Though pet insurance covers a wide range of services, there are also a number of services that it won’t cover. Before you choose a plan, you should make sure all the needs of your pet are met in the policy.
You can expect most pet insurance companies to exclude coverage of pre-existing conditions. These are almost never covered by any pet insurance policy. Yet, some companies will cover conditions that have been cured for a set amount of months.
A pre-existing condition can be defined as a medical issue that your pet had before you bought the policy or that popped up during the waiting period. However, if your pet develops a condition while you are under an insurance plan, and you decide to increase the coverage, some companies may subject you to the same restrictions as if you were buying an entirely new plan.
Therefore, your waiting periods will restart and any previous conditions covered by your old policy will now be considered pre-existing. If you do decide to increase coverage on an existing policy, make sure you are not going to be treated as a new policyholder.
Besides pre-existing conditions, pet insurance companies rarely cover cosmetic or elective surgeries. This includes procedures like declawing, tail docking, and ear cropping. Generally, these types of surgeries aren’t considered medically necessary.
Your pet insurance plan will probably also exclude coverage of breeding expenses. Yet, you may be able to add a rider to help with these costs. If your planning on breeding, look for a plan that offers riders for it.

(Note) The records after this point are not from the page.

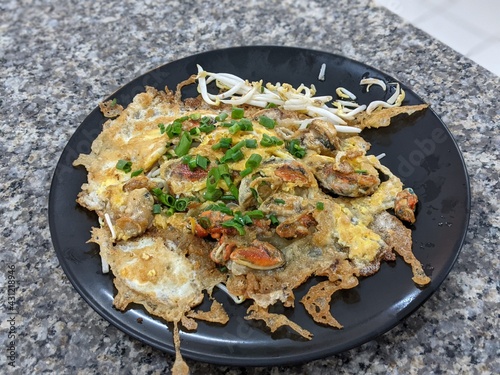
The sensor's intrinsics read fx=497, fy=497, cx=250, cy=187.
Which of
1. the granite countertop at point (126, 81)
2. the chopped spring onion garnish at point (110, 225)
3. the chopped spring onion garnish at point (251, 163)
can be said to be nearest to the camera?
the granite countertop at point (126, 81)

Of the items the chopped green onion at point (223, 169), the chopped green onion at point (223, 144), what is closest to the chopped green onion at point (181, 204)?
the chopped green onion at point (223, 169)

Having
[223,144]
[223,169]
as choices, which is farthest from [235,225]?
[223,144]

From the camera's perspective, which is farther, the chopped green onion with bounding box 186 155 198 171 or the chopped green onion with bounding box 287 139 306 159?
the chopped green onion with bounding box 287 139 306 159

Lastly, you need to look out for exam fees. Many plans reimburse you for treatment and medication, but don’t cover you for routine checkups. If you’re somebody that likes to visit the vet frequently, you should look for a plan that also pays for general visits.
How Much Does It Cost?
To get the best bang for your buck, you should look for a plan that has high payout limits and reimbursement levels, with low deductibles and co-pays.
A payout limit is how much money the insurance company is willing to pay out per year. Ideally, this amount should be close to your expected expenses.
Reimbursement levels are how much money you’re being given back from the insurance company. When you buy a policy, you get to choose how much you’re reimbursed, whether it’s 70%, 80% or 90%.
Deductibles are the bills you’re responsible for paying toward an insured loss. For pet insurance, the age of your pet will play the biggest factor in how much your deductibles are.
Some companies weigh age as a bigger factor than others. If your pet is elderly, look for a policy that is specifically for older pets.
Co-pays are the bills you pay that aren’t covered by insurance. Usually, this is about 10-30% of your bill.